↓↓↓

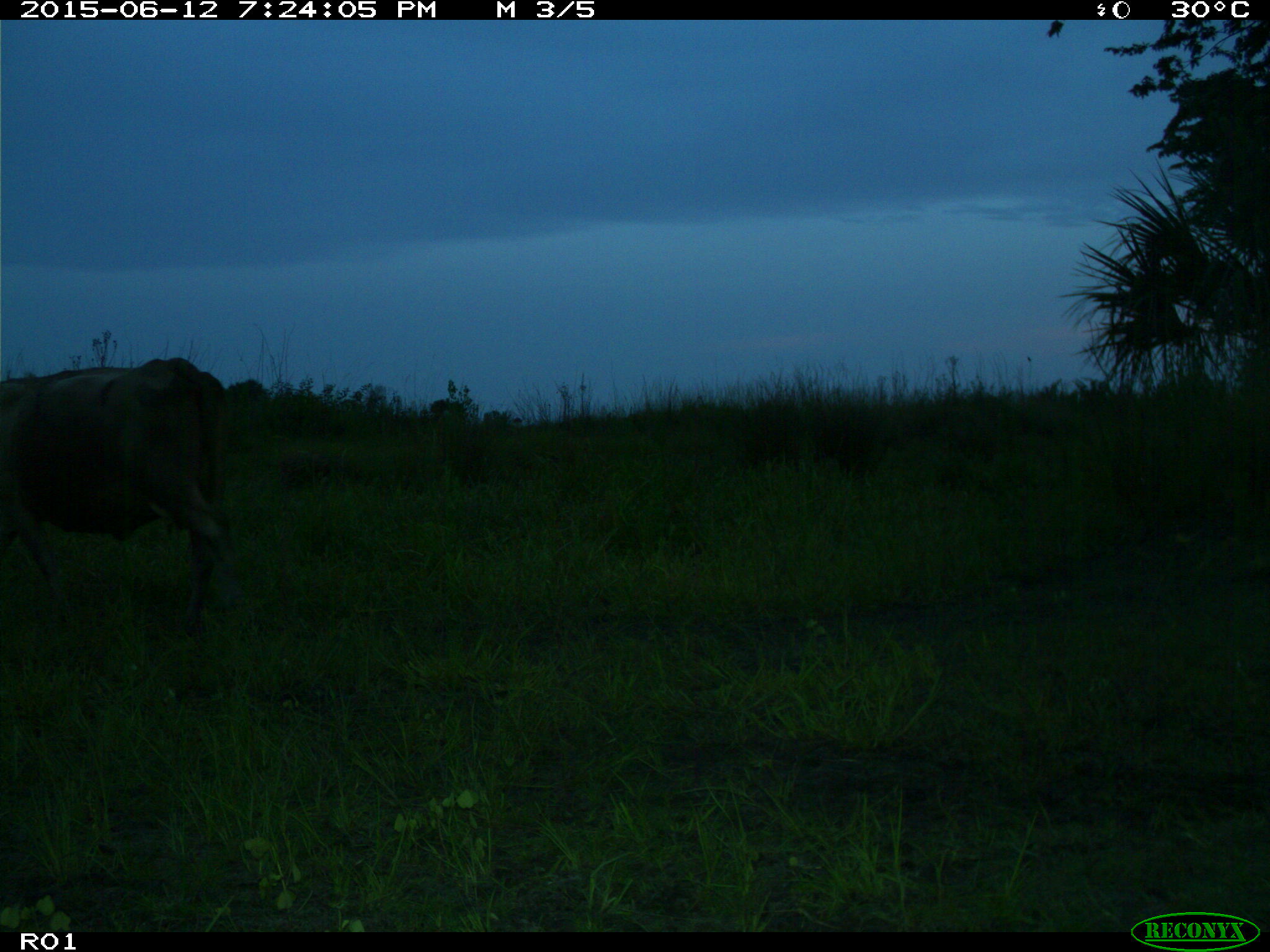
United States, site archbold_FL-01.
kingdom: Animalia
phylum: Chordata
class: Mammalia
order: Artiodactyla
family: Bovidae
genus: Bos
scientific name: Bos taurus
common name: domestic cow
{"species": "Bos taurus (domestic cow)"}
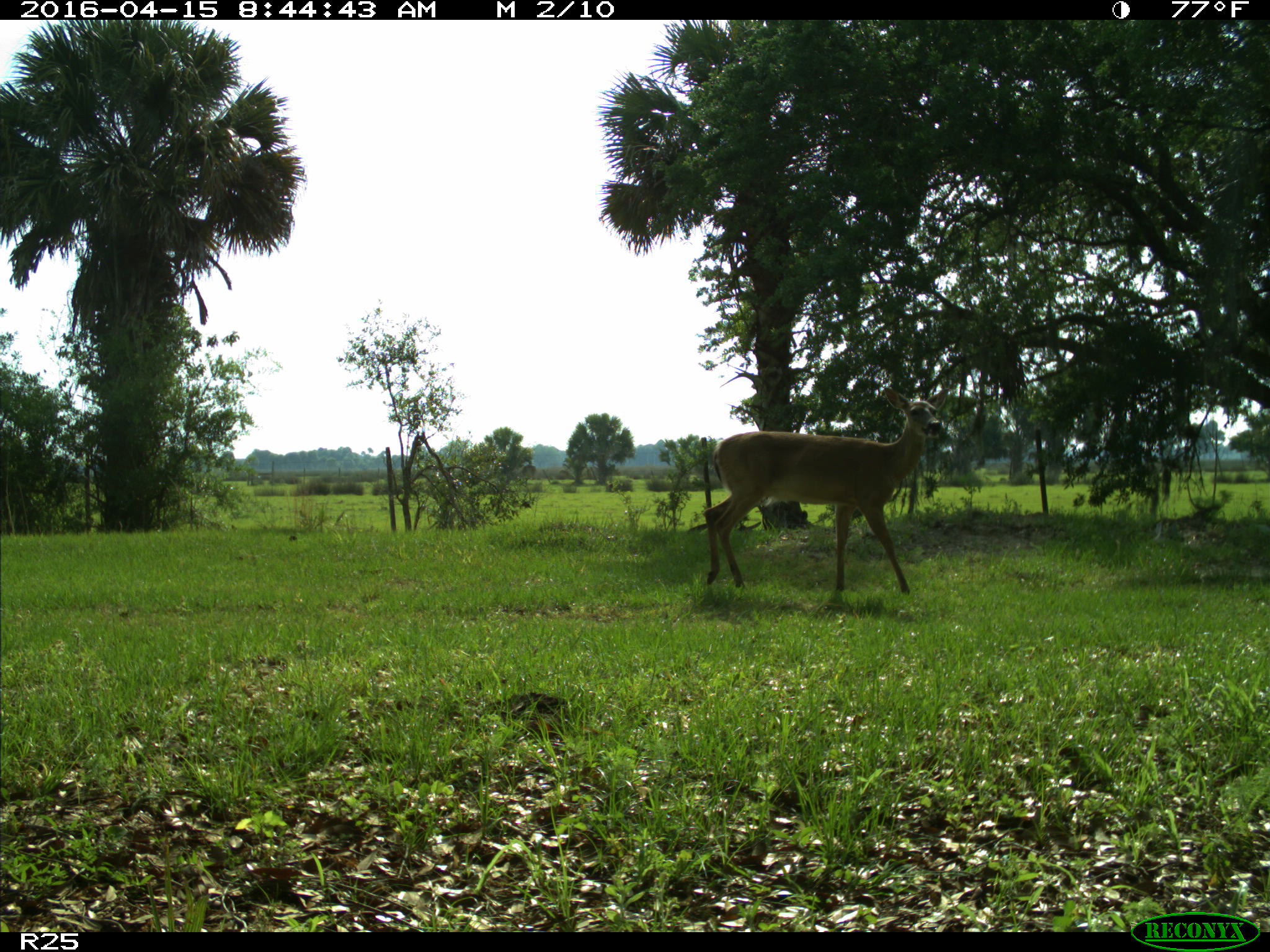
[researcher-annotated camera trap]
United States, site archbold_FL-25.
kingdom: Animalia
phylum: Chordata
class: Mammalia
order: Artiodactyla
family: Cervidae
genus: Odocoileus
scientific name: Odocoileus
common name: deer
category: unidentified deer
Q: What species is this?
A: Unidentified deer (deer) (Odocoileus).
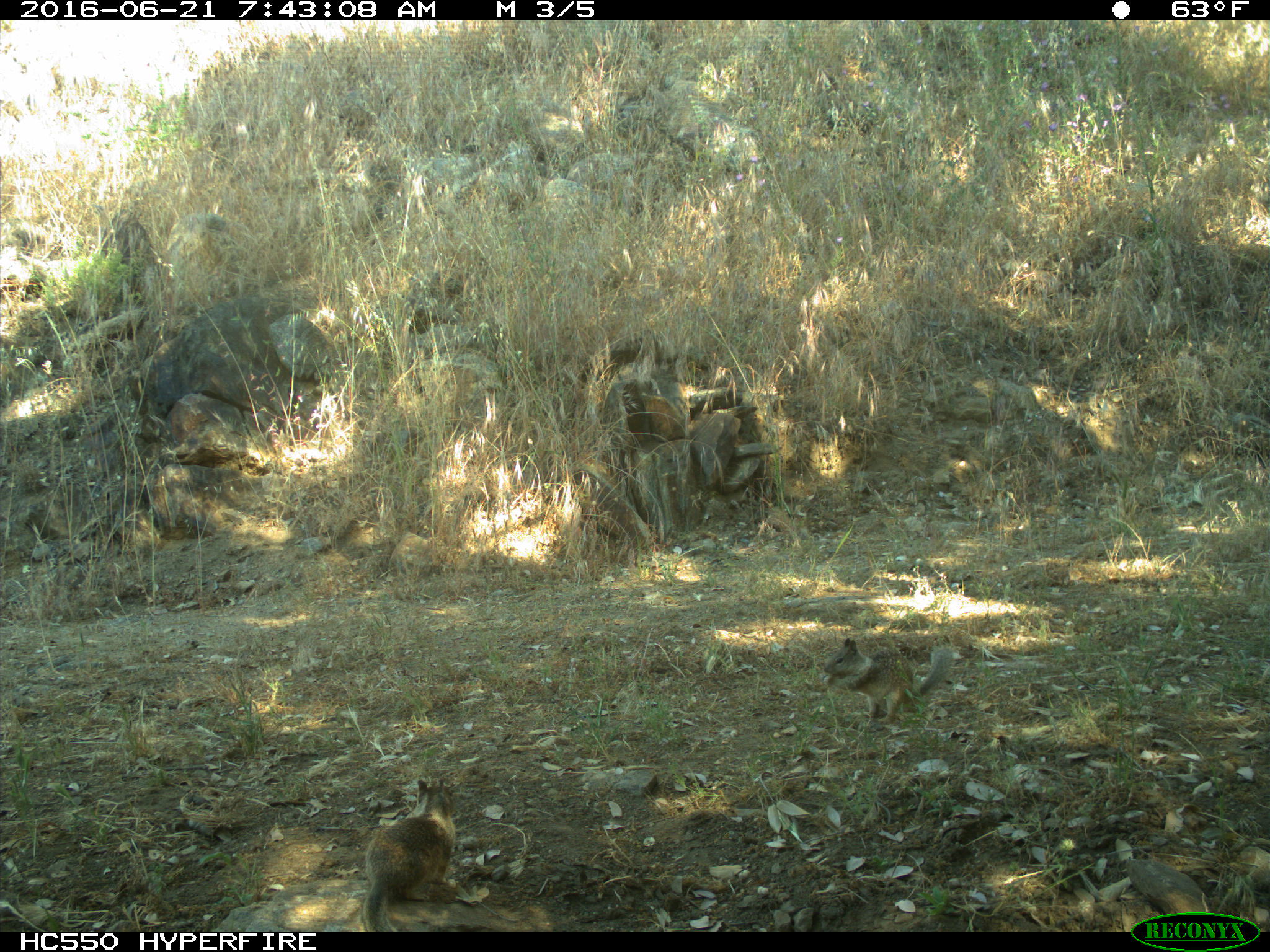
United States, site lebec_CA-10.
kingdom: Animalia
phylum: Chordata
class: Mammalia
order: Rodentia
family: Sciuridae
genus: Otospermophilus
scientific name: Otospermophilus beecheyi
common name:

↑↑↑

■ **TASK BRIEF**: Could you return each line, unchanged, from the line containing "common name: domestic cow" through the last line of the entries above, leaving out the pictures?

■ **EXERCISE RESULT**:
common name: domestic cow
{"species": "Bos taurus (domestic cow)"}
[researcher-annotated camera trap]
United States, site archbold_FL-25.
kingdom: Animalia
phylum: Chordata
class: Mammalia
order: Artiodactyla
family: Cervidae
genus: Odocoileus
scientific name: Odocoileus
common name: deer
category: unidentified deer
Q: What species is this?
A: Unidentified deer (deer) (Odocoileus).
United States, site lebec_CA-10.
kingdom: Animalia
phylum: Chordata
class: Mammalia
order: Rodentia
family: Sciuridae
genus: Otospermophilus
scientific name: Otospermophilus beecheyi
common name:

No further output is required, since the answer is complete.